++++ AVAILABLE DATA ++++

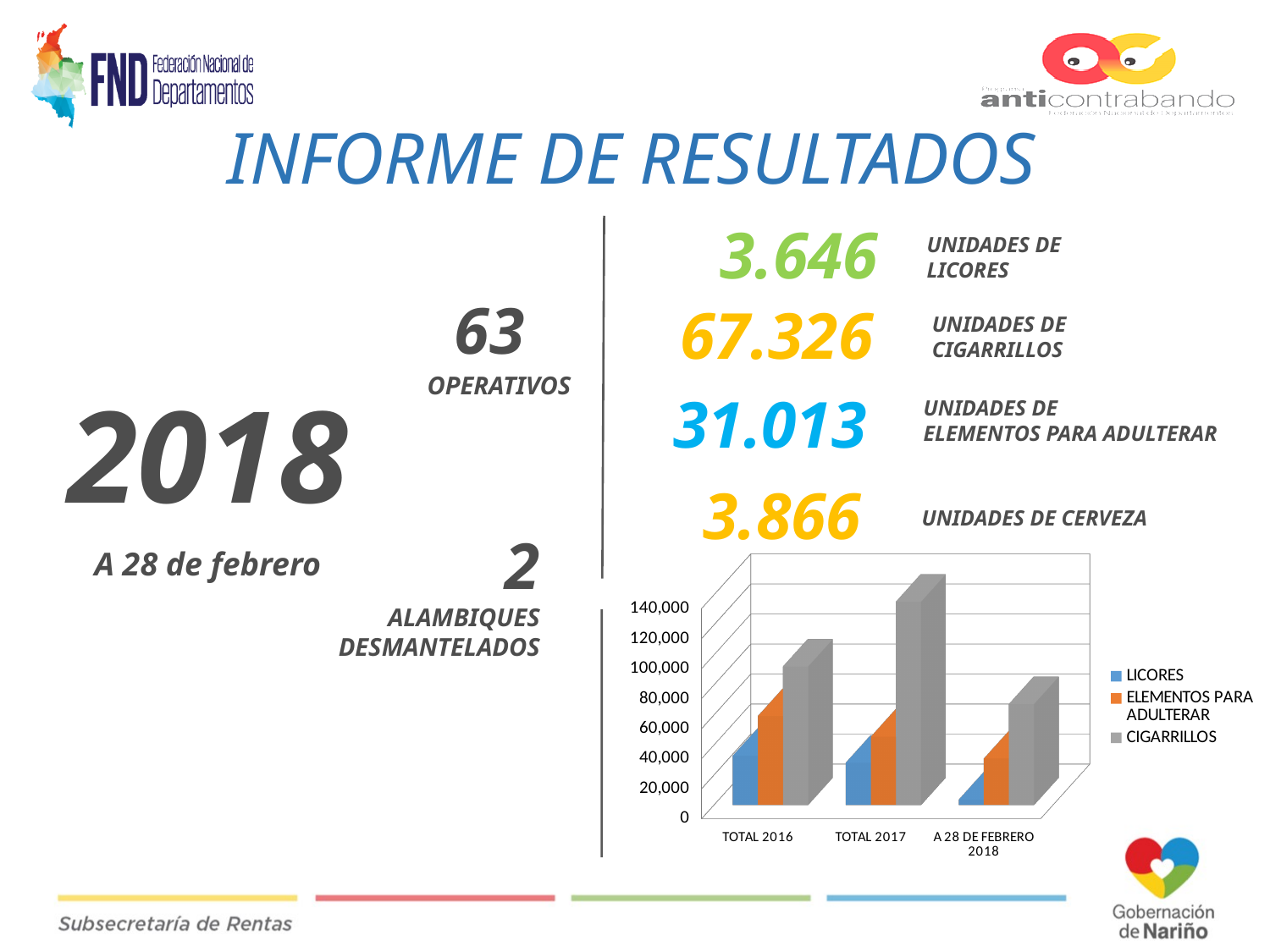
Is the CIGARRILLOS bar larger for TOTAL 2017 or for TOTAL 2016? TOTAL 2017 What colour represents the CIGARRILLOS series in the chart legend? grey Is the value for CIGARRILLOS in TOTAL 2017 greater or less than 100,000? greater Is the value for LICORES in A 28 DE FEBRERO 2018 greater or less than 20,000? less How many series does the chart legend list? 3 Do the LICORES bars rise or fall from TOTAL 2016 to A 28 DE FEBRERO 2018? fall Is the LICORES bar larger for TOTAL 2016 or for A 28 DE FEBRERO 2018? TOTAL 2016 Which series has the lowest bar in the A 28 DE FEBRERO 2018 category? LICORES Which category has the tallest CIGARRILLOS bar? TOTAL 2017 What kind of chart is shown on the slide? bar chart How many categories are shown on the x axis of the chart? 3 Which series has the highest bar in the TOTAL 2016 category? CIGARRILLOS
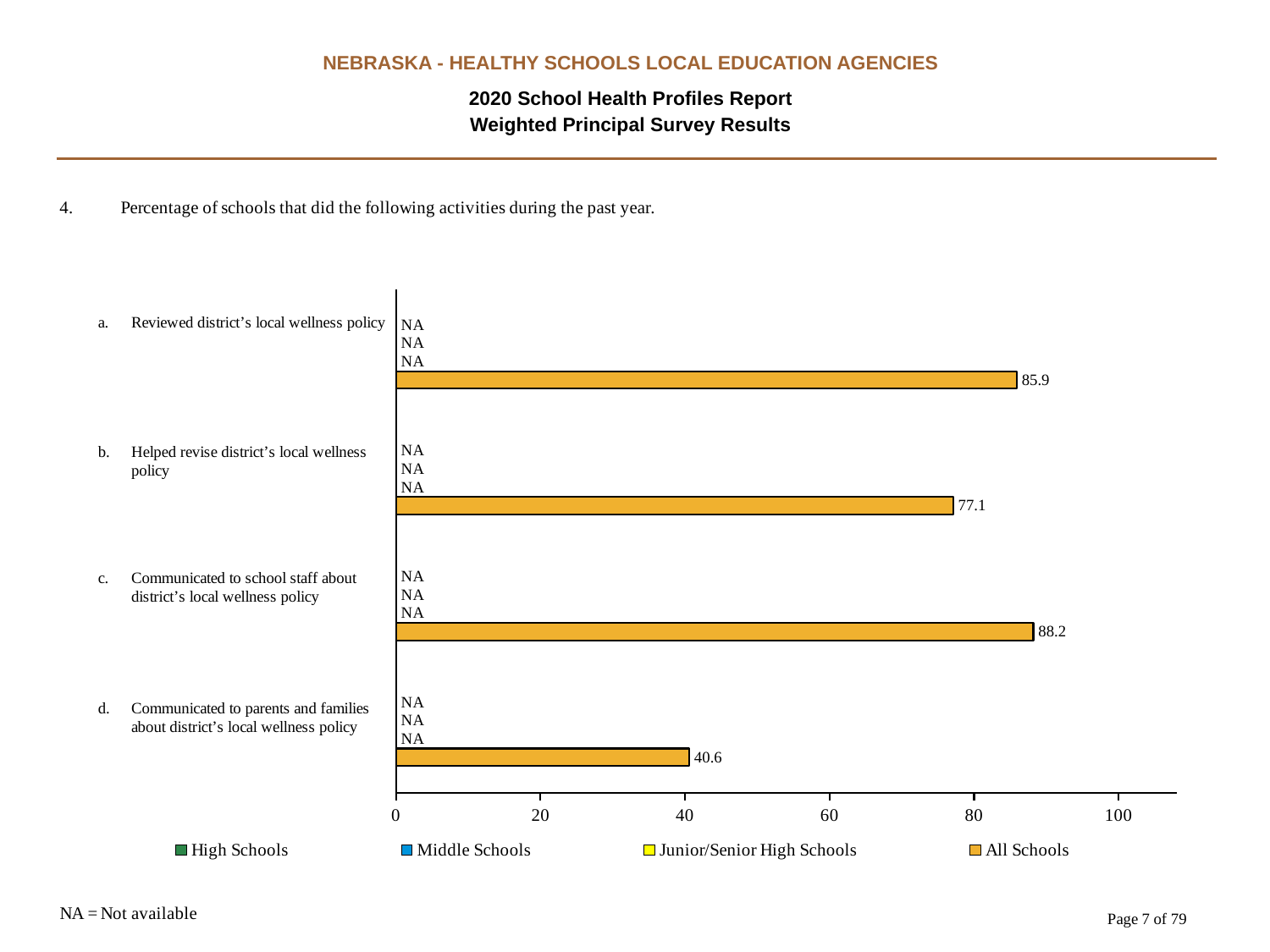
What is the All Schools value for 'Helped revise district's local wellness policy'? 77.1 How many series does the legend list? 4 What value is shown for High Schools for 'Reviewed district's local wellness policy'? NA How many activities are listed on the chart? 4 What is the All Schools value for 'Communicated to parents and families about district's local wellness policy'? 40.6 What is the All Schools value for 'Reviewed district's local wellness policy'? 85.9 Which activity has the lowest All Schools percentage? Communicated to parents and families about district's local wellness policy What kind of chart is shown? Bar chart Which activity has the highest All Schools percentage? Communicated to school staff about district's local wellness policy What is the All Schools value for 'Communicated to school staff about district's local wellness policy'? 88.2 Which is larger for All Schools: 'Reviewed district's local wellness policy' or 'Helped revise district's local wellness policy'? Reviewed district's local wellness policy What is the difference between the All Schools values for 'Communicated to school staff' and 'Communicated to parents and families'? 47.6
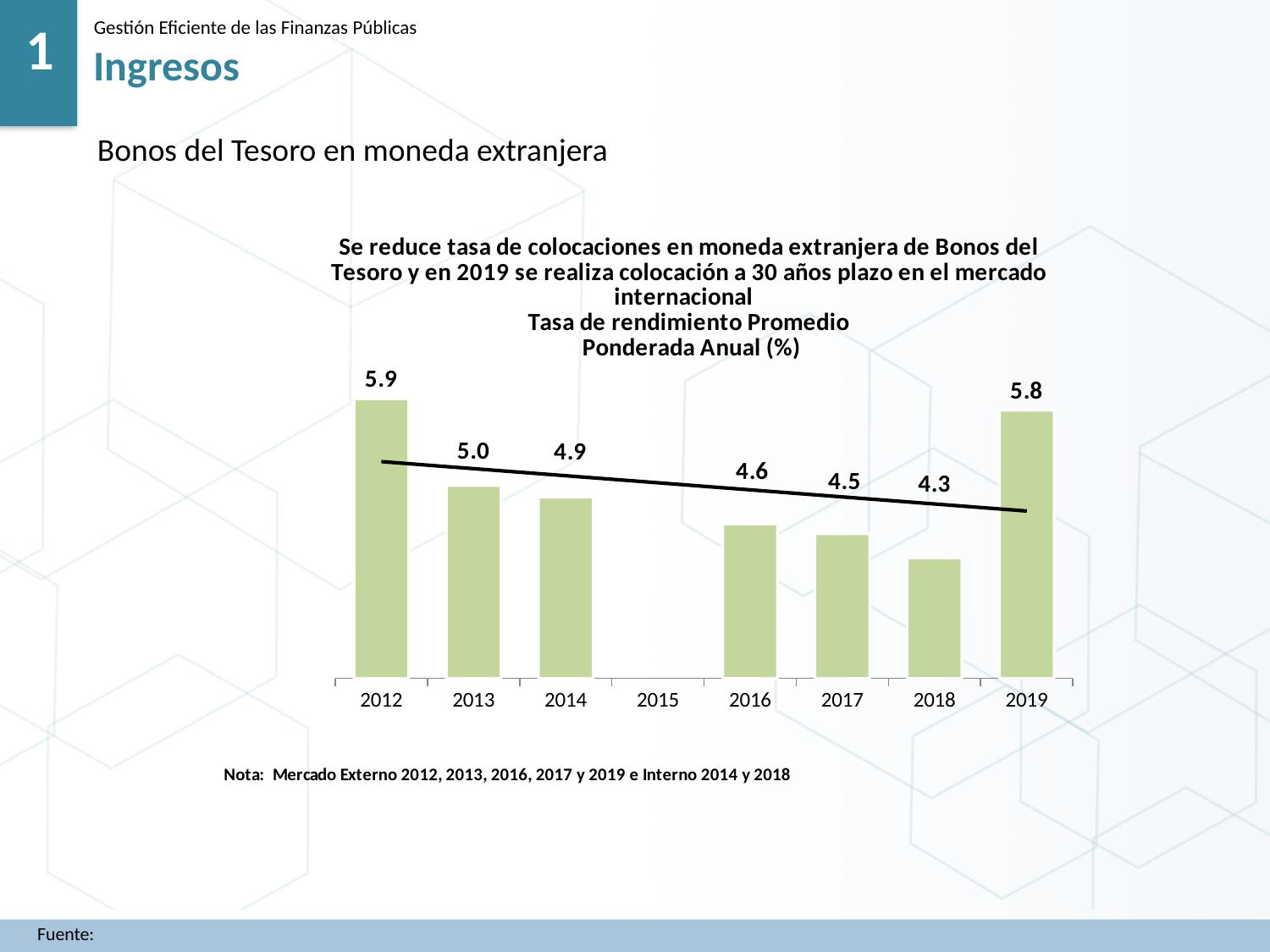
What kind of chart is shown? Bar chart Which year on the x axis has no bar? 2015 What is the value for 2019? 5.8 How many bars are plotted in the chart? 7 Which year has the highest value? 2012 What is the value for 2018? 4.3 What is the value for 2016? 4.6 Which year with a bar has the lowest value? 2018 What is the difference between the values for 2012 and 2018? 1.6 Which is larger, the value for 2013 or the value for 2017? 2013 What is the value for 2012? 5.9 Do the values fall or rise from 2012 to 2018? Fall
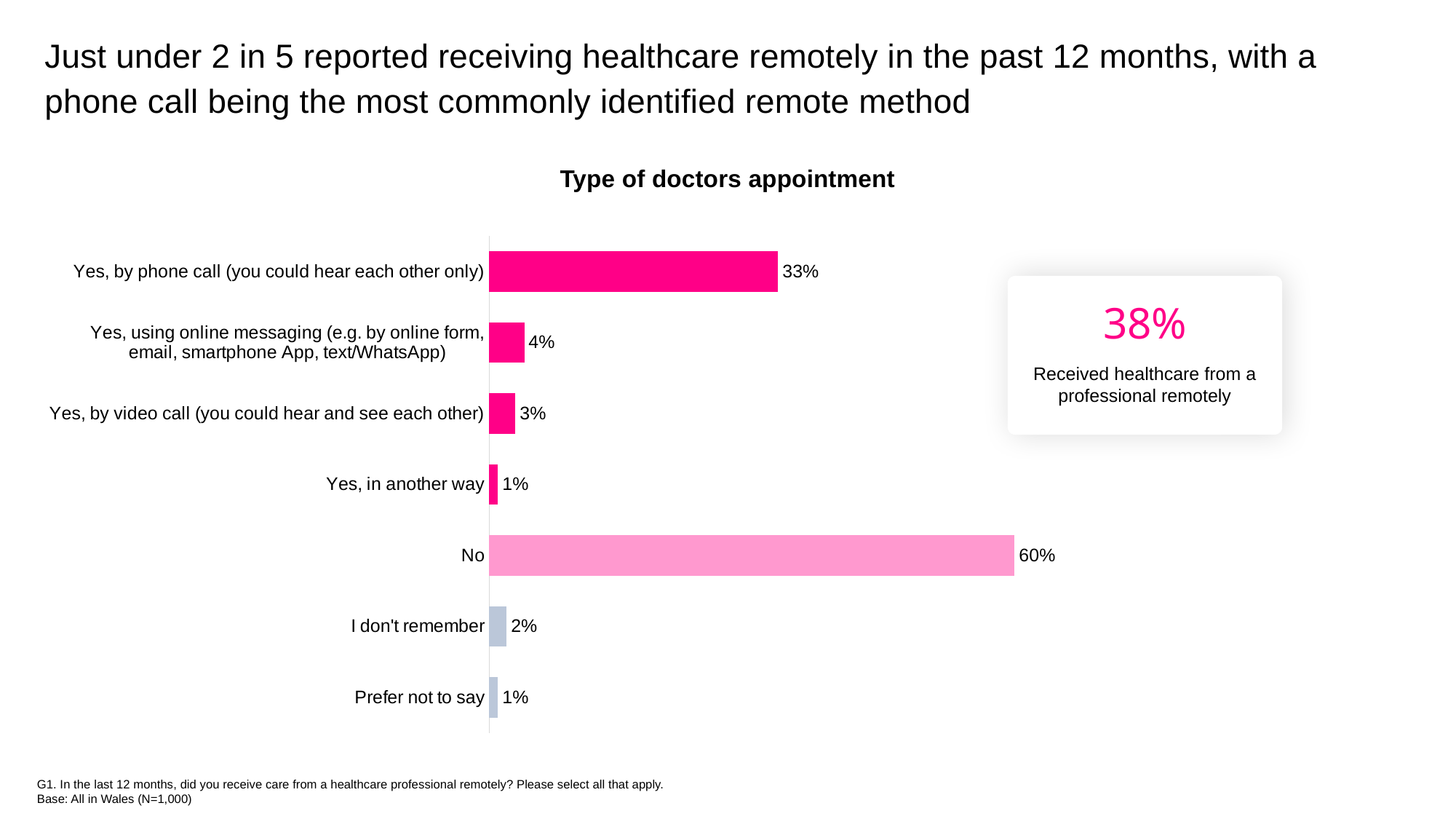
What is the title of the chart? Type of doctors appointment What percentage reported using online messaging? 4% What percentage reported receiving healthcare by phone call? 33% What is the difference between the 'No' value and the 'Yes, by phone call' value? 27% Which is larger: the value for online messaging or the value for video call? Online messaging What kind of chart is shown on the slide? Bar chart What percentage said 'I don't remember'? 2% What percentage is shown in the callout box as having received healthcare from a professional remotely? 38% What is the value for 'No' in the Type of doctors appointment chart? 60% What is the value for 'Yes, by video call'? 3% How many categories are shown in the chart? 7 Which category has the highest value in the chart? No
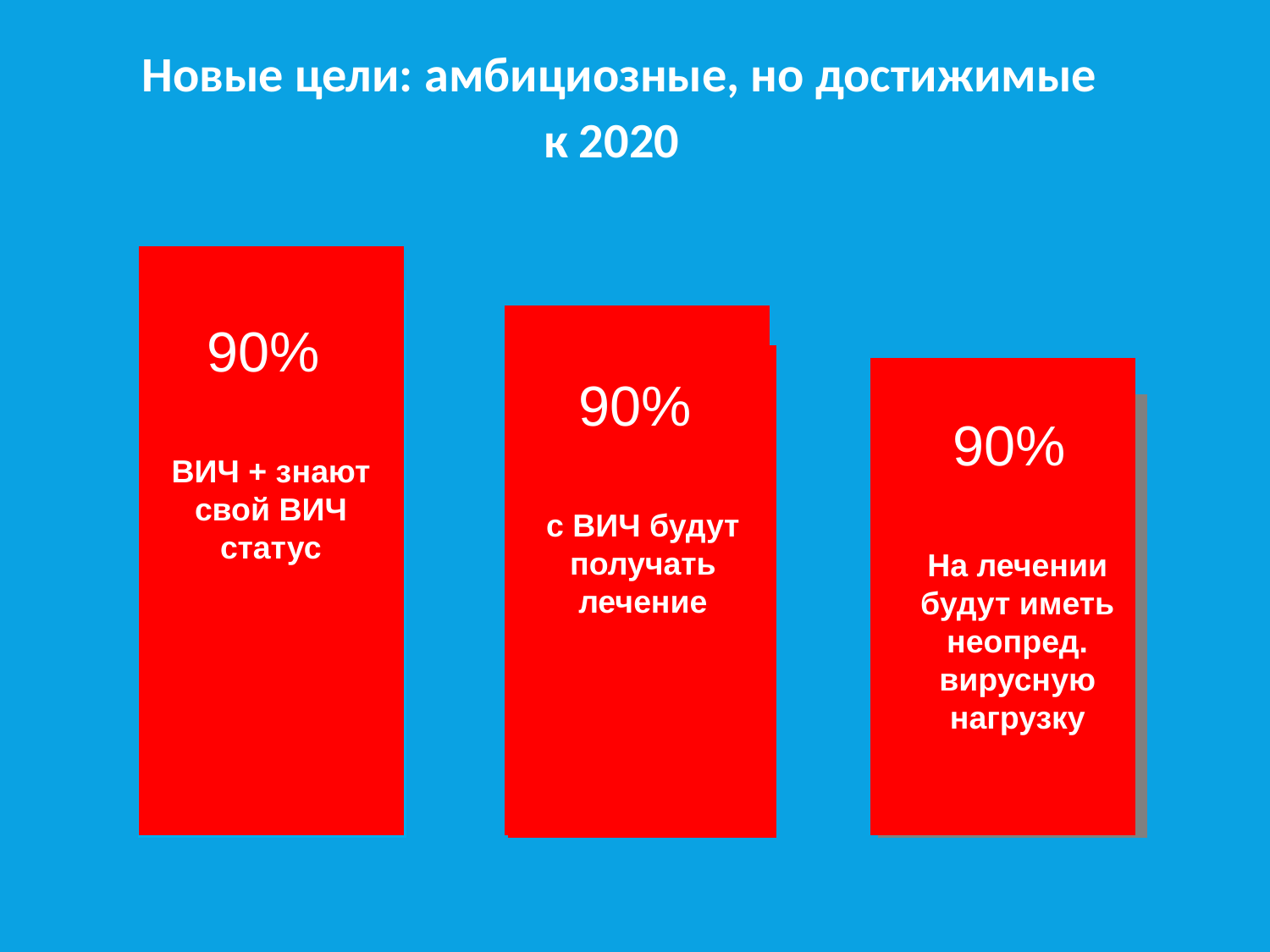
What value is shown on the bar labelled "ВИЧ + знают свой ВИЧ статус"? 90% What value is shown on the bar labelled "На лечении будут иметь неопред. вирусную нагрузку"? 90% What colour are the bars on the slide? red What is the title of the slide? Новые цели: амбициозные, но достижимые к 2020 What value is shown on the bar labelled "с ВИЧ будут получать лечение"? 90% What kind of chart is shown on the slide? bar chart How many bars are shown on the slide? 3 Is the value for "ВИЧ + знают свой ВИЧ статус" greater or less than 100%? less Is the value for "с ВИЧ будут получать лечение" greater or less than 50%? greater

++++

Copy out every line of the entries above word for word, leaving out the pictures.

Is the CIGARRILLOS bar larger for TOTAL 2017 or for TOTAL 2016? TOTAL 2017 What colour represents the CIGARRILLOS series in the chart legend? grey Is the value for CIGARRILLOS in TOTAL 2017 greater or less than 100,000? greater Is the value for LICORES in A 28 DE FEBRERO 2018 greater or less than 20,000? less How many series does the chart legend list? 3 Do the LICORES bars rise or fall from TOTAL 2016 to A 28 DE FEBRERO 2018? fall Is the LICORES bar larger for TOTAL 2016 or for A 28 DE FEBRERO 2018? TOTAL 2016 Which series has the lowest bar in the A 28 DE FEBRERO 2018 category? LICORES Which category has the tallest CIGARRILLOS bar? TOTAL 2017 What kind of chart is shown on the slide? bar chart How many categories are shown on the x axis of the chart? 3 Which series has the highest bar in the TOTAL 2016 category? CIGARRILLOS
What is the All Schools value for 'Helped revise district's local wellness policy'? 77.1 How many series does the legend list? 4 What value is shown for High Schools for 'Reviewed district's local wellness policy'? NA How many activities are listed on the chart? 4 What is the All Schools value for 'Communicated to parents and families about district's local wellness policy'? 40.6 What is the All Schools value for 'Reviewed district's local wellness policy'? 85.9 Which activity has the lowest All Schools percentage? Communicated to parents and families about district's local wellness policy What kind of chart is shown? Bar chart Which activity has the highest All Schools percentage? Communicated to school staff about district's local wellness policy What is the All Schools value for 'Communicated to school staff about district's local wellness policy'? 88.2 Which is larger for All Schools: 'Reviewed district's local wellness policy' or 'Helped revise district's local wellness policy'? Reviewed district's local wellness policy What is the difference between the All Schools values for 'Communicated to school staff' and 'Communicated to parents and families'? 47.6
What kind of chart is shown? Bar chart Which year on the x axis has no bar? 2015 What is the value for 2019? 5.8 How many bars are plotted in the chart? 7 Which year has the highest value? 2012 What is the value for 2018? 4.3 What is the value for 2016? 4.6 Which year with a bar has the lowest value? 2018 What is the difference between the values for 2012 and 2018? 1.6 Which is larger, the value for 2013 or the value for 2017? 2013 What is the value for 2012? 5.9 Do the values fall or rise from 2012 to 2018? Fall
What is the title of the chart? Type of doctors appointment What percentage reported using online messaging? 4% What percentage reported receiving healthcare by phone call? 33% What is the difference between the 'No' value and the 'Yes, by phone call' value? 27% Which is larger: the value for online messaging or the value for video call? Online messaging What kind of chart is shown on the slide? Bar chart What percentage said 'I don't remember'? 2% What percentage is shown in the callout box as having received healthcare from a professional remotely? 38% What is the value for 'No' in the Type of doctors appointment chart? 60% What is the value for 'Yes, by video call'? 3% How many categories are shown in the chart? 7 Which category has the highest value in the chart? No
What value is shown on the bar labelled "ВИЧ + знают свой ВИЧ статус"? 90% What value is shown on the bar labelled "На лечении будут иметь неопред. вирусную нагрузку"? 90% What colour are the bars on the slide? red What is the title of the slide? Новые цели: амбициозные, но достижимые к 2020 What value is shown on the bar labelled "с ВИЧ будут получать лечение"? 90% What kind of chart is shown on the slide? bar chart How many bars are shown on the slide? 3 Is the value for "ВИЧ + знают свой ВИЧ статус" greater or less than 100%? less Is the value for "с ВИЧ будут получать лечение" greater or less than 50%? greater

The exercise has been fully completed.